The final vote count was 57-43, with seven Republicans voting against the former president. However, Democrats would have had to persuade 17 Republicans to join them all in order to succeed in getting the two-thirds majority needed to secure a conviction.

There was widespread speculation that MrMcConnell may vote to convict Mr Trump, but he did not. Instead, he slammed the former president following the vote, commenting that his words had led to the Capitol riot.

He said: “They did this because they had been fed wild falsehoods by the most powerful man on earth. Because he was angry. He had lost an election. Former President Trump’s actions preceded the riot were a disgraceful, disgraceful dereliction of duty.”

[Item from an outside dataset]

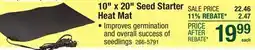 Menards Ferry Morse 10 x 20 Seed Starter Heat Mat offer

Mr McConnell reportedly did not believe the Senate was right to pursue a trial, with CNN reporting sources close to the Senate minority leader saying he believed a Senate impeachment trial could not be held for someone who had left office.

But despite voting to acquit the former president, Mr McConnell made it clear he was placing the blame firmly at Mr Trump’s feet. Previously a key ally of Mr Trump, Mr McConnell broke ranks when he acknowledged Joe Biden’s election victory – albeit said acknowledgement not coming until mid-December – several weeks after the election was called for the Democrat.

He further distanced himself from Mr Trump in January, 13 days after the deadly Capitol riot, commenting: “The mob was fed lies. They were provoked by the president and other powerful people.

“And they tried to use fear and violence to stop a specific proceeding of the first branch of the federal government, which they did not like. But we pressed on. We stood together, and said an angry mob would not veto power over the rule of law in our nation.”

Mr McConnell had become tired of Mr Trump’s false claims that the 2020 presidential election had been “stolen” from him by Mr Biden, The New York Times reported, but, with the former president retaining much grass-roots support as well as a number of loyalists in Congress, Mr McConnell stopped short of totally turning his back on MrTrump.

As well as voting against conviction on Saturday, Mr McConnell had previously backed a motion tabled by Senator Rand Paul that argued to dismiss the impeachment trial entirely.

With Democrats 10 votes short of the number needed for a conviction, Mr McConnell’s vote alone would not have mad a difference to the outcome of the trial – even if he had fully broken ranks to vote against his former ally.

Mr McConnell’s comments that Mr Trump was “morally responsible” for the riot will have done little to appease the Democrats whose cause he failed to support on Saturday; however, he is likely to have riled Trump loyalists further.